[What is being asked]
Answer these questions using the text on Lexington's AI policy below.
1. What three things does the city's policy emphasize?
2. What trade-off of using Copilot does the text name?
3. What is the first step in the action plan?

[Given text]
.....
Lexington’s policy arrives at a turning point. The debate has shifted from “Should we allow AI?” to “How do we make AI use auditable?” The city’s emphasis on procurement discipline, human review, and no automated decisions mirrors what many national governments are beginning to codify—but it’s happening at the local level, where the consequences of a mistake can affect a resident’s water shut-off notice or a child’s protective services record.

Microsoft’s role in this evolution is not accidental. By embedding Copilot deeply into Microsoft 365, the company is making the same play it made with the Office suite decades ago: become the path of least resistance for organizations that already manage identity, email, and documents on its platform. For cash-strapped municipalities, the appeal is real. Buying and securing a separate enterprise AI tool is expensive; using the one that comes with the bundle is nearly free—provided you already have the right Microsoft license. The trade-off, of course, is vendor lock-in, and some governments will rightly worry about ceding too much of their workflow intelligence to a single corporation.

Action Plan: How to Build a Municipal AI Policy in 5 Steps

If you work in a city or county IT department and your leadership is asking for an AI policy, here’s where to start—informed by Lexington’s example.

  1. Inventory current AI use. Anonymously survey staff to find out which tools they’re using, how often, and for what. You’ll likely discover a mix of ChatGPT, Grammarly, image generators, and possibly tools you’ve never heard of. This baseline is essential for risk assessment.
.....
[Available data]
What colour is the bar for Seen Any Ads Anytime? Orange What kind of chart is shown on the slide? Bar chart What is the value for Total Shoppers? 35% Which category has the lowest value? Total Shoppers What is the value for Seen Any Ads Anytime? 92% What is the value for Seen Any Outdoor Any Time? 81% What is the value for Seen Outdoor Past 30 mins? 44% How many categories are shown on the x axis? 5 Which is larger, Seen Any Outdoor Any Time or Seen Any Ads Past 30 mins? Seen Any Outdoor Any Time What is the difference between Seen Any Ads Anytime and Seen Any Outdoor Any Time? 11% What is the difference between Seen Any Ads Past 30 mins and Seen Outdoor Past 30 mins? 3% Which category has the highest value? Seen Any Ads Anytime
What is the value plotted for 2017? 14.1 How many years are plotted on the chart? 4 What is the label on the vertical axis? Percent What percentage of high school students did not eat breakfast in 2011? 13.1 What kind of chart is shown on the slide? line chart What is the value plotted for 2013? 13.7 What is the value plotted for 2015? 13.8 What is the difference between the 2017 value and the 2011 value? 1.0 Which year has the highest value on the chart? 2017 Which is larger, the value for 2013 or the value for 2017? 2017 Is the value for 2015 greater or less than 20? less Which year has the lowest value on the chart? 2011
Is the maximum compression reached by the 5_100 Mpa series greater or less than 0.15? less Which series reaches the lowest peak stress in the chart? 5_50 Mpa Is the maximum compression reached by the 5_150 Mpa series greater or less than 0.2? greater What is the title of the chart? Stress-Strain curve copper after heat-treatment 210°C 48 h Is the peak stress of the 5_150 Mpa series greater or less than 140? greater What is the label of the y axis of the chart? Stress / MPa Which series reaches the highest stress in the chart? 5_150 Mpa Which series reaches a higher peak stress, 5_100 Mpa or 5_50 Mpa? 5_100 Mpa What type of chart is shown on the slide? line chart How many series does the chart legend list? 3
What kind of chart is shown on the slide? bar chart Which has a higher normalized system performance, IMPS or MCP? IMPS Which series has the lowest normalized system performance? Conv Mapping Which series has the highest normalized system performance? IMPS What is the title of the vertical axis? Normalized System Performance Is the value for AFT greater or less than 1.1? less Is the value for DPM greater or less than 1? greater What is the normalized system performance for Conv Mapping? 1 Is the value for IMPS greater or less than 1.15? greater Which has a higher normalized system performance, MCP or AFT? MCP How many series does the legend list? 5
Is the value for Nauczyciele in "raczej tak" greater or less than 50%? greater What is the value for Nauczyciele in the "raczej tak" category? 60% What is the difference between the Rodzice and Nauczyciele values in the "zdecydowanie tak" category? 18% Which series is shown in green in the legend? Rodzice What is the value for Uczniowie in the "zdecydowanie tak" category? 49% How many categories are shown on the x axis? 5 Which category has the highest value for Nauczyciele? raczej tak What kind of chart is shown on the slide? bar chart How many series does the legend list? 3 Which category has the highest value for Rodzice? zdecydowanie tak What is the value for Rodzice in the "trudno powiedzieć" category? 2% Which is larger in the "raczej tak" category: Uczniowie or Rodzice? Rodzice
.....
[Expected answer]
1. Procurement discipline, human review, and no automated decisions.
2. Vendor lock-in.
3. Inventory current AI use.